▶ _TASKS AND EXERCISES_:
**A.** In the article on mild brain injury below, what does the abbreviation MTBI stand for?
**B.** Go on writing the article on mild brain injury from the point where it stops.

(PAGE EXTRACT)

Mild Brain Injury can be Disabling
Mild Brain Injury Isn’t Necessarily Mild
By Gordon S. Johnson, Jr.
Mild brain injury, also referred to as mild traumatic brain injury – MTBI – happens in a concussion and other brain injuries that do not involve extended loss of consciousness.
Most of those who suffer mild traumatic brain injury are not diagnosed with mild brain injury even if they do get to the emergency room. Without the diagnosis of mild traumatic brain injury after a concussion, the later diagnosis of permanent, disabling brain damage, is far more complicated. My primary motive in this treatment of mild traumatic brain injury is to achieve three things:- To improve the diagnostic accuracy of a concussion (which means mild traumatic brain injury) in the first few hours after an injury.
- To catalyze a movement to require next day professional evaluation of every one who suffers a concussion, not just those with sports concussions.

(End PAGE EXTRACT)
(DATA)

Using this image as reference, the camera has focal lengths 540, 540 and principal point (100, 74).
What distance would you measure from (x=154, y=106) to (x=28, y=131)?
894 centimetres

(End DATA)

▶ _RESULTS BY TASK_:
**A.** Mild traumatic brain injury.

**B.**
- To tell stories of permanent disability caused by brain injury in a way that the brain injury survivor, the loved one and the doctor will understand the full extent of this life robber.
Most mild brain injuries are not diagnosed in the emergency room for two reasons:
- No legitimate effort is made to see if the brain is functioning normally, and
- The symptoms which mark the serious concussion have yet to evolve. A serious concussion is more symptomatic at 24, 48 and 72 hours after trauma than at the one to two hour interval. If someone in the medical establishment asks the correct questions, diagnosis would be clear cut.
Concussion Injury is Damage to the Brain’s Components
I first started analogizing concussion damage to computer crashes a generation ago, before many readers understood what I meant by hard drive, RAM and central processing unit. Today, I presume that those reading this will have a grasp on how computers store and process information. But to assure that the reader shares my vocabulary, I will lay out the basics of computers. I do this while recognizing that analogizing the brain to the computer is an oversimplification of the complexity of human brain function.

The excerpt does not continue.